WHAT IS REQUIRED – Return the data below unchanged, without images.

---------- TASK DATA

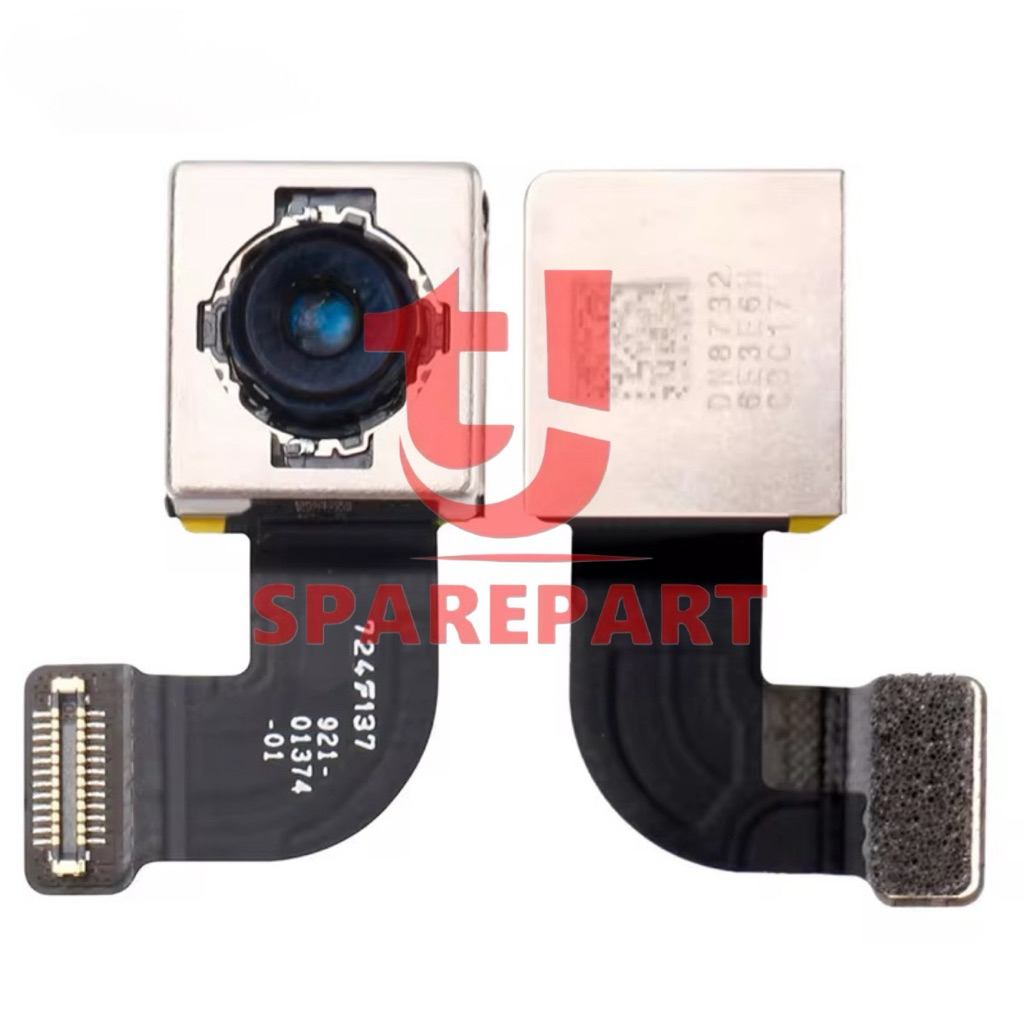KAMERA BELAKANG IPHONE 8 / ORI NEW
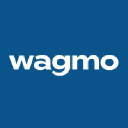 wagmo.io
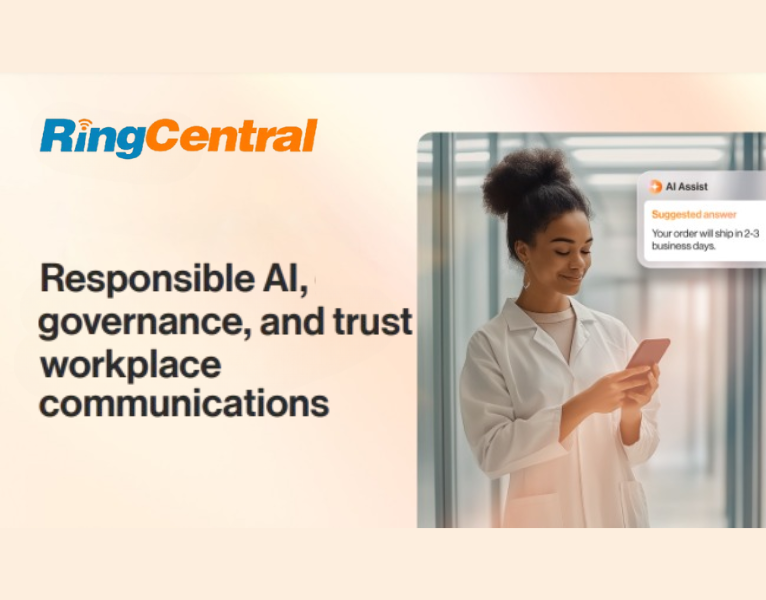 Responsible-AI-governance-and-trust-in-workplace-communications-1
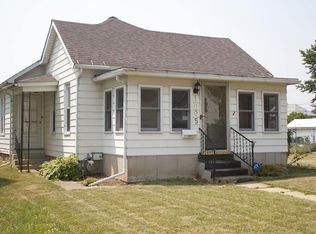 1005 1st Ave, Sterling, IL 61081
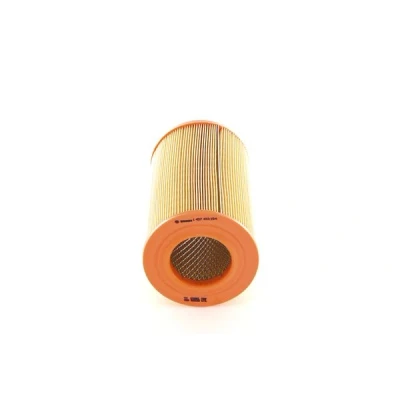 Imagen de BOSCH 1 457 433 154 Filtro de aire 234 136 Cartucho filtrante NISSAN: Pick up, TERRANO 2, Navara FORD: Maverick SUV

--------------------

COMPLETED TASK –
KAMERA BELAKANG IPHONE 8 / ORI NEW
 wagmo.io
 Responsible-AI-governance-and-trust-in-workplace-communications-1
 1005 1st Ave, Sterling, IL 61081
 Imagen de BOSCH 1 457 433 154 Filtro de aire 234 136 Cartucho filtrante NISSAN: Pick up, TERRANO 2, Navara FORD: Maverick SUV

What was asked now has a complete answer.